Zeroing in on Dopamine

Summary: Researchers have identified the molecular machinery responsible for the release of dopamine. The findings could help develop new treatments for disorders such as Parkinson’s disease and addiction.

Source: Harvard.

Studied for decades for its critical role in movement control and reward-seeking behaviors, the neurotransmitter dopamine has been the focus of numerous efforts to understand its activity, particularly when it goes awry in disorders such as Parkinson’s and addiction.

While researchers have made great strides, less is known about the mechanisms that healthy dopamine cells use to release the neurotransmitter, a gap that has limited scientists’ ability to develop treatments for a range of dopamine-related conditions.

Now, researchers from Harvard Medical School have for the first time identified the molecular machinery responsible for the precise secretion of dopamine in the brain.

Their work, published online in Cell on Feb. 1, identifies specialized sites in dopamine-producing neurons that release the dopamine in a fast, spatially precise manner–a finding that runs counter to current models of how the neurotransmitter transmits signals in the brain.

“The dopamine system plays an essential role in many diseases, but fewer studies have asked the fundamental question of how healthy dopamine neurons release the neurotransmitter,” said senior study author Pascal Kaeser, assistant professor of neurobiology at Harvard Medical School.

“If your car breaks down and you want it fixed, you want your mechanic to know how a car works,” he added. “Similarly, a better understanding of dopamine in the laboratory could have a tremendous impact on the ability to treat disorders in which dopamine signaling goes awry in the long term.”

In the brain, roughly 0.01 percent of neurons are responsible for dopamine production, but they control a broad and diverse range of brain processes, including motor control, the reward system, learning and memory.

Dopamine research has centered on its dysfunction and on the protein receptors that neurons use to receive dopamine, said Kaeser.
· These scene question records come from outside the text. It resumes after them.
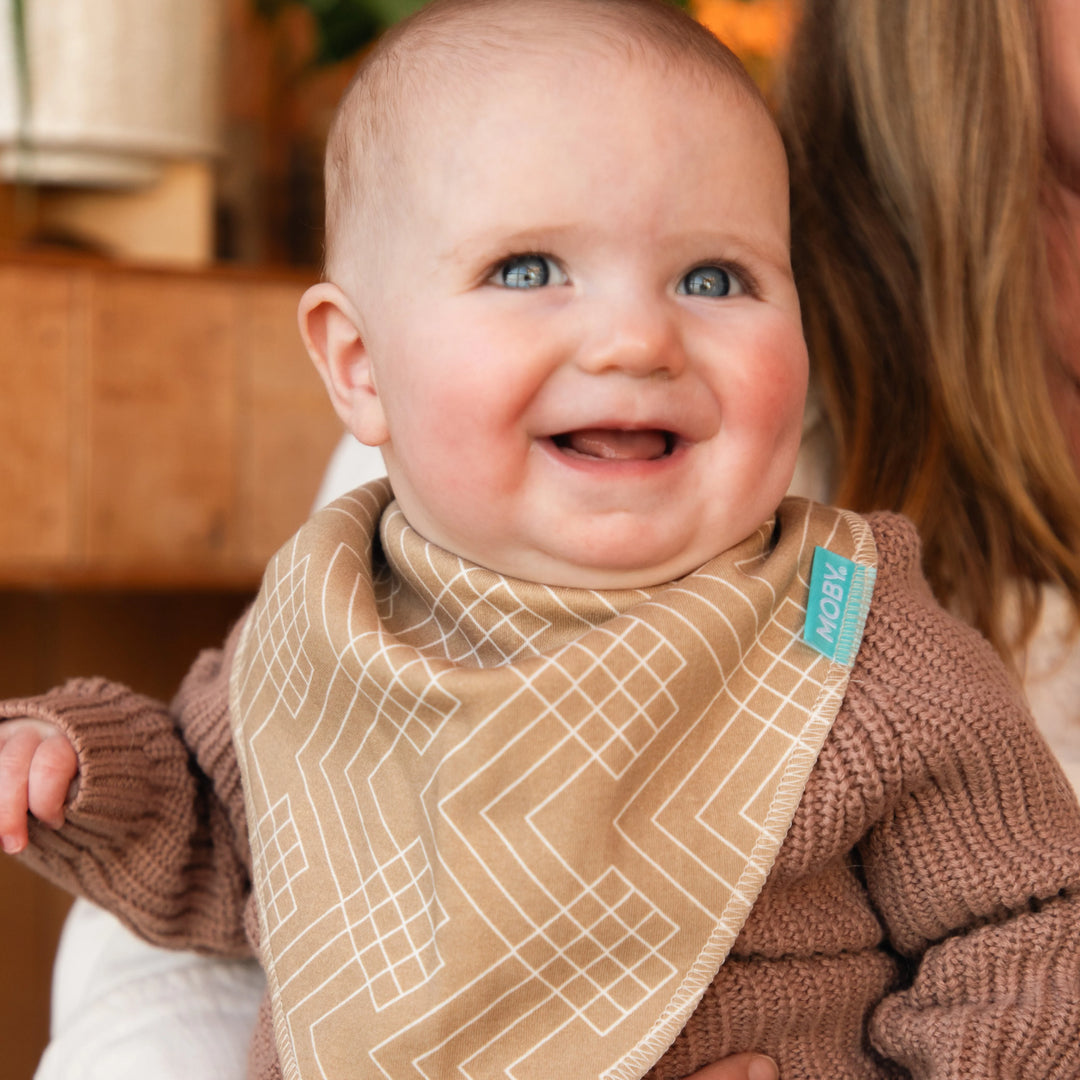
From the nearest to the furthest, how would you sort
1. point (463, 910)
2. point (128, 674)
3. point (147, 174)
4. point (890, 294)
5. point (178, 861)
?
point (463, 910), point (178, 861), point (890, 294), point (147, 174), point (128, 674)

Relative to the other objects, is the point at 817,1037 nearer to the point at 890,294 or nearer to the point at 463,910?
the point at 463,910

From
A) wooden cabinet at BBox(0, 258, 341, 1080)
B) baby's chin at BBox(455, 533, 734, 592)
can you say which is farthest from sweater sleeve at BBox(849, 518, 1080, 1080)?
wooden cabinet at BBox(0, 258, 341, 1080)

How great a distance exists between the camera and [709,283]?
0.74m

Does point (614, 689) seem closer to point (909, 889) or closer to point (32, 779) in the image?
point (909, 889)

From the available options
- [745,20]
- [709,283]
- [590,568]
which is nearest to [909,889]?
[590,568]

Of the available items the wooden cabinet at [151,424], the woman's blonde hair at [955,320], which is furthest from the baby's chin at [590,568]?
the wooden cabinet at [151,424]

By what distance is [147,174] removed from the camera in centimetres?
223

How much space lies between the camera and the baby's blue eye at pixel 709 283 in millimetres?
739

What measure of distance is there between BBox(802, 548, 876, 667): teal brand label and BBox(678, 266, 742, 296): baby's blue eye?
0.17m

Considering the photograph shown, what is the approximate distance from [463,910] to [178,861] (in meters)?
0.27

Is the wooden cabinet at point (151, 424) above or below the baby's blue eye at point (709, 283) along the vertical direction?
below

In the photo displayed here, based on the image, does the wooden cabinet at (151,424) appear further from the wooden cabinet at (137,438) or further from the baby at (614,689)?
the baby at (614,689)

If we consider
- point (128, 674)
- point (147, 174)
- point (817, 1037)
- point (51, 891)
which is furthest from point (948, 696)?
point (128, 674)

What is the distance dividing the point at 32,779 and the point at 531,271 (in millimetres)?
435
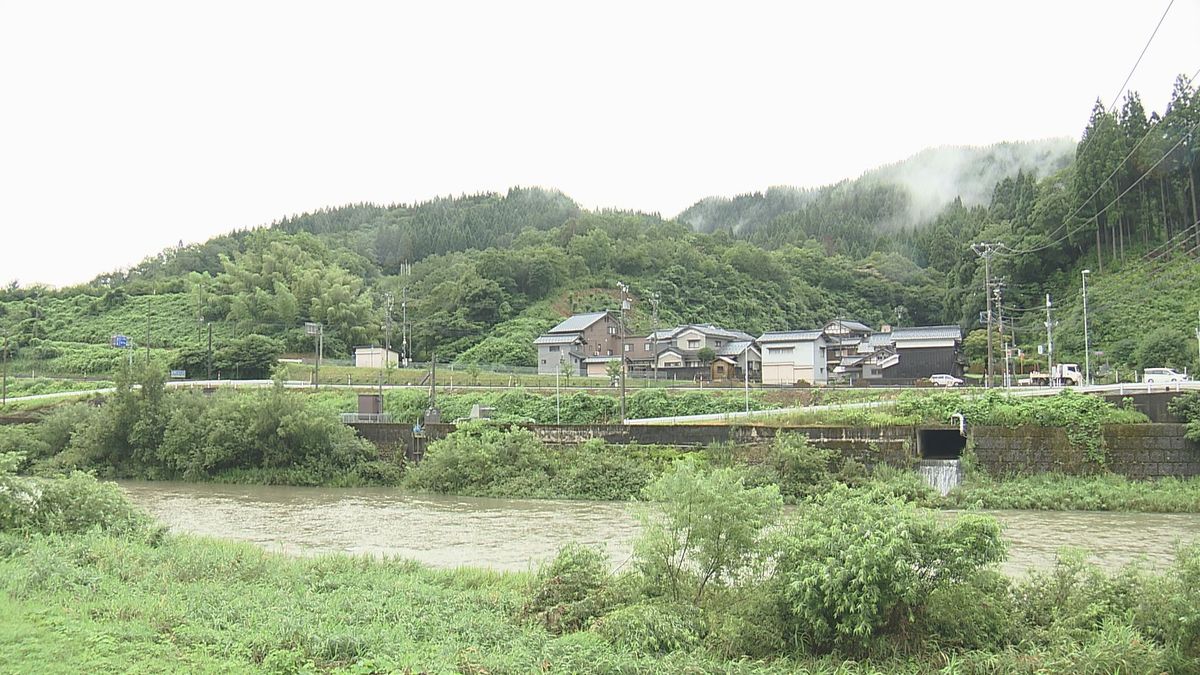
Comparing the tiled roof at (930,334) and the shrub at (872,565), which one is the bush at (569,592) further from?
the tiled roof at (930,334)

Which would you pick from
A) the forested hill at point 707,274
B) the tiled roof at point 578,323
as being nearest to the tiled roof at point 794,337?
the tiled roof at point 578,323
Despite the neurotransmitter’s importance, studies on how it is released in the brain under normal circumstances have been limited, he added.

Promiscuous No More

To identify the molecular machinery responsible for dopamine secretion, Kaeser and his colleagues focused on dopamine-producing neurons in the midbrain, which are involved in the neural circuitry underlying movement and reward seeking.

They first searched for active zones–specialized neurotransmitter release sites located at synapses, the junctions that connect one neuron to the another. Using super-resolution microscopy to image sections of the brain into which dopamine neurons project, the team found that dopamine neurons contained proteins that mark the presence of active zones.

These zones indicate that a neuron may engage in fast synaptic transmission, in which a neurotransmitter signal is precisely transferred from one neuron to another within milliseconds.

This was the first evidence of fast active zones in dopamine neurons, which were previously thought to engage in only so-called volume transmission–a process in which the neurotransmitter signals slowly and nonspecifically across relatively large areas of the brain.

Active zones were found at lower densities in dopamine neurons than in other neurons, and additional experiments revealed in detail how the neurotransmitter is rapidly secreted and reabsorbed at these sites.

“I think that our findings will change how we think about dopamine,” Kaeser said. “Our data suggest that dopamine is released in very specific locations, with incredible spatial precision and speed, whereas before it was thought that dopamine was slowly and promiscuously secreted.”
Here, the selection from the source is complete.